### EXERCISE DESCRIPTION
As you work through the listing below, copy each line exactly and drop the images.

### PROVIDED DATA

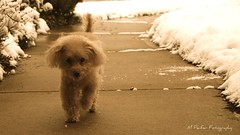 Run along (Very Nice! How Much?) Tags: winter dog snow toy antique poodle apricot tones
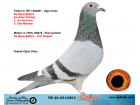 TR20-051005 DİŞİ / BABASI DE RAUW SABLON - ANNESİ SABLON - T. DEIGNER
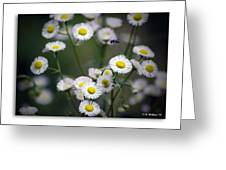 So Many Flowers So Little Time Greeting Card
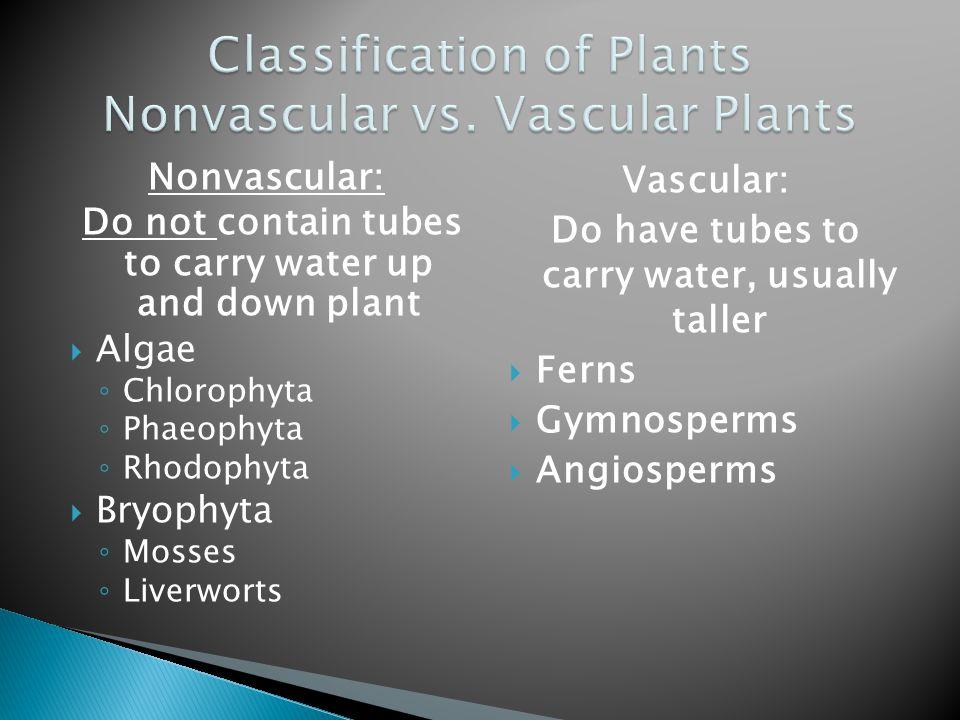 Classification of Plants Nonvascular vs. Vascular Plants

### RESPONSE TO THIS TASK
 Run along (Very Nice! How Much?) Tags: winter dog snow toy antique poodle apricot tones
 TR20-051005 DİŞİ / BABASI DE RAUW SABLON - ANNESİ SABLON - T. DEIGNER
 So Many Flowers So Little Time Greeting Card
 Classification of Plants Nonvascular vs. Vascular Plants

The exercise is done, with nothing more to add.